Cross-border travel by automobile between the United States (US) and Canada remained at a near standstill in April, following a sharp decline in March.

The number of US travellers entering Canada by automobile through Integrated Primary Inspection Line (IPIL) land ports fell by nearly 97% from April 2019.

Similarly, in April 2020, the number of Canadians returning from the United States by automobile through these ports was down 95% compared with the same month in 2019.

The number of US and Canadian residents crossing the border from the United States by automobile dropped sharply in late March as a result of a 30-day restriction on all non-essential travel between the two countries, which took effect on March 21.

This travel ban was extended in late April as the number of COVID-19 cases in Canada increased sharply in March due to travel-related exposure.

Border restrictions flatten crossings

In April, there were steep declines in the number of US residents entering Canada by automobile through ports equipped with the automated IPIL system.

(Stored data)

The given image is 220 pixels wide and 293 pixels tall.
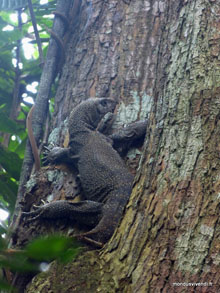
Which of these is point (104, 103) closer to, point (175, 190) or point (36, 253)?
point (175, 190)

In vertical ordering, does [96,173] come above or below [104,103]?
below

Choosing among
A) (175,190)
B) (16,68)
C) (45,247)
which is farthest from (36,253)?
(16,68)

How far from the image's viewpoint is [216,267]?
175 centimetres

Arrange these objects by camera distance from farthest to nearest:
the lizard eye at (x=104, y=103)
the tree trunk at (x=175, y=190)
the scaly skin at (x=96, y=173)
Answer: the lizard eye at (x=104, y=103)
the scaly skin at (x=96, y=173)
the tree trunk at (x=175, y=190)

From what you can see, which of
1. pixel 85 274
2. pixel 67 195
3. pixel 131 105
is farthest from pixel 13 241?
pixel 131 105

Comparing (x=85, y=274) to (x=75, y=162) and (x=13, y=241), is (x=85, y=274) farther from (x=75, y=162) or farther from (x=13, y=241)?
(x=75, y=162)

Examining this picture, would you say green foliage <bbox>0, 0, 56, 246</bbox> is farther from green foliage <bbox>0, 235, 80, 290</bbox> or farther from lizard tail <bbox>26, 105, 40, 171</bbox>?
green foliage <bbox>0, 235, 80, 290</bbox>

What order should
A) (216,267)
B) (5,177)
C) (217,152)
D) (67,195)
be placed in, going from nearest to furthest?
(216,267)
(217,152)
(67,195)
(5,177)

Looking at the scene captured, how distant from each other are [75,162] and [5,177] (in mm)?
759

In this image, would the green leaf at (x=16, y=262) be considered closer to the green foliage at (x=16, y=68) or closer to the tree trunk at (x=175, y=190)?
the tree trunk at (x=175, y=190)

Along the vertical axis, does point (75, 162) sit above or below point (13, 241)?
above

==

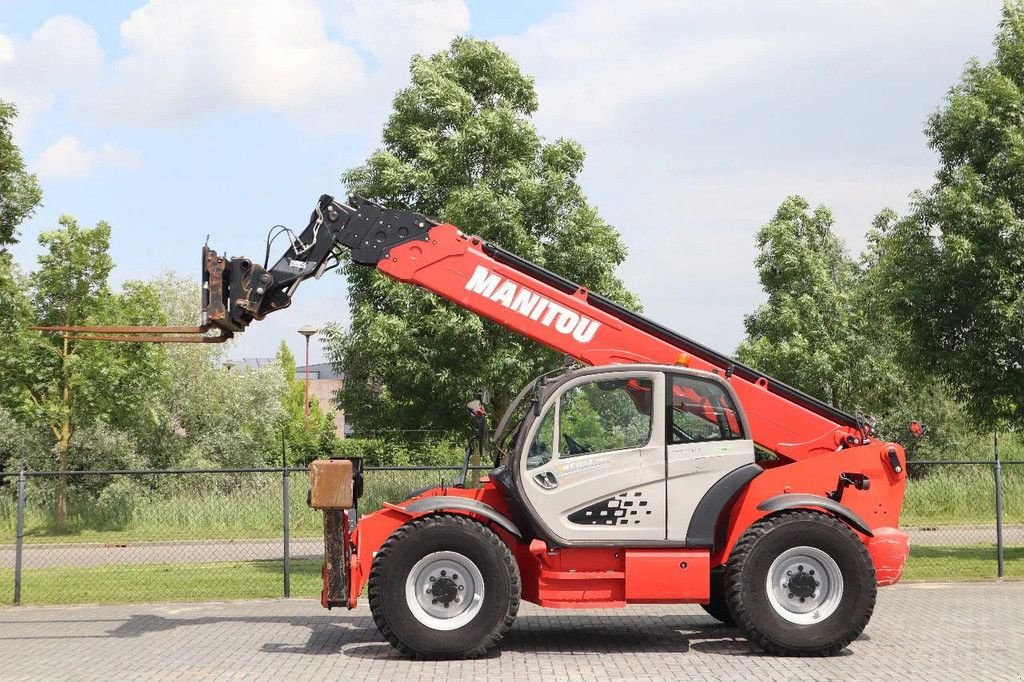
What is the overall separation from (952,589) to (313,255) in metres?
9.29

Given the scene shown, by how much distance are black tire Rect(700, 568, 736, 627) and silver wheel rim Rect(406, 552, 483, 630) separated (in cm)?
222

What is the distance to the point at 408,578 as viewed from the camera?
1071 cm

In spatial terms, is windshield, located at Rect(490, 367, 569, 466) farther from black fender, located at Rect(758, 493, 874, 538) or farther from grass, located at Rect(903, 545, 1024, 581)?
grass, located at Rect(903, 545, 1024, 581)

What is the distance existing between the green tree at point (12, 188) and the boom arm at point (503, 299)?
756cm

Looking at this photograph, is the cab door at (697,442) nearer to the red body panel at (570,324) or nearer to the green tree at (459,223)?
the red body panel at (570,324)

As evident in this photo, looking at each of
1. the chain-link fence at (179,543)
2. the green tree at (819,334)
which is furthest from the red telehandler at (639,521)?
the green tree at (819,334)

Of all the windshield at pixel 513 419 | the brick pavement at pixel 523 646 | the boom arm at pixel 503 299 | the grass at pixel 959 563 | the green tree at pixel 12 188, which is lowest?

*Brief*
Extend the report on automobile travel across the US–Canada border, picking up right after its final sentence.

*Answer space*
Restrictions of non-essential travel across the Canada-US border, that took effect in March, brought cross-border travel by automobile between the two countries to a near standstill.

On March 16, 2020, the Government of Canada announced it was closing its international border to people who are not Canadian citizens or permanent residents, with certain exceptions that included American citizens.

As of March 21, 2020, a 30-day restriction was placed on all non-essential travel across the Canada-US border.

On April 18, 2020, the Government of Canada announced that the Canada-US border would remain closed to non-essential travel for another 30 days to contain the further spread of COVID-19.

Fewer Americans entering

Following the March 16 announcement, the number of US residents entering Canada by automobile declined sharply and paused for a short period just prior to the March 21 closure and remained at a virtual standstill through to the end of April.

In April 2020, the number of US residents entering Canada in US-licensed automobiles plunged 97% at 111 IPIL ports compared with April 2019. The largest absolute declines were recorded at IPIL ports in Ontario and British Columbia, which collectively accounted for about four-fifths (79%) of the total decline.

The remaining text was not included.